Justin Florek did not spend the offseason teaching himself to shoot right-handed. Other than that shortcoming, he feels he has done his best to position himself for a spot in Boston this season.
Florek, the Bruins’ fifth-round pick in the 2010 draft, got into four regular-season and six postseason games for the Bruins as he got his first taste of the NHL . It was almost immediately apparent when he got into the lineup during Shawn Thornton ‘s suspension that the then-23-year-old was capable of handling fourth-line minutes in the NHL , but as he enters the upcoming training camp, he does as just one name on a list of players competing for a place with the B’s.
“It’s going to be a tough battle,” Florek said Thursday. “It’s going to be a great camp, and I think the compete level is going to be the highest that I’ve ever seen. It’s going to be a lot of fun; it’s going to be a good challenge, and all the guys that are fighting for that spot are really going to have to fight for it. It’s going to be good.”
Once Reilly Smith signs, the Bruins’ top two lines will be set in stone, but there are questions from there regarding who will play on the third line with Carl Soderberg (and presumably Chris Kelly ), and which players will make up the fourth line.
The most glaring opening on Boston’s roster is on the third-line right wing, but there’s also an open competition for other bottom-six spots, including the fourth-line center position. Possibilities include Gregory Campbell  being moved to wing and Daniel Paille  being moved to the third line.

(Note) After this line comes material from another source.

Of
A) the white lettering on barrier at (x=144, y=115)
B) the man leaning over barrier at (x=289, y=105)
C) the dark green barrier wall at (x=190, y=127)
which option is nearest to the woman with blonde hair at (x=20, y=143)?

Amidst all the uncertainty, Florek just knows he wants to be in Boston. His chances might be better if he were a right shot. David Pastrnak and Seth Griffifth are right shots, but the Bruins’ young wingers with more experience, such as Florek, Jordan Caron and Matt Fraser, are left shots.
In his time in Boston last season, Florek played mostly left wing. He’s played on the right side, however, and he said that if he were to end up being needed on the right side on any line (perhaps replacing Shawn Thornton  on the fourth line), he’d be able to do it.
“It is [different] but it also has it’s advantages, coming down, shooting one-timers off the off-side,” he said of playing his off wing. “It’s just going to take a lot of work along the wall in my own zone for breakouts, but that’s something I pride myself on. If I continue to work on it, I think I’ll get there.”
The most logical roles for Florek on the NHL  roster would figure to be on one of the fourth-line wings or as a 13th forward for now. The latter will become more possible if the Bruins are to find a trade for Caron.
Florek is a big boy at 6-foot-4 and 194 pounds, which would allow the Bruins to get younger on the fourth line while also remaining tough, and with two full years of AHL experience, using him as an extra forward wouldn’t hurt his development as much as it might hurt a less experienced player.
If it came down to being an extra forward in the NHL  or playing regularly in the AHL, Florek’s preference is clear: Though he’s played only 10 games for the B’s, he doesn’t want to be anywhere else.
“My goal — everyone’s goal — is to make it to the NHL ,” he said. “Whether I’m the 13th forward or I’m down in Providence, I’m going to work my hardest to get in that lineup and just contribute anywhere I can to help the B’s win.
“If it’s as a practice guy, I’m just going to help the guys compete every day and try to fight my [way] into the lineup. That’s kind of the way my whole career has been, is working my way up along the way. I’ll do whatever it takes, and from an organizational standpoint, I’ll do whatever they need me to do.”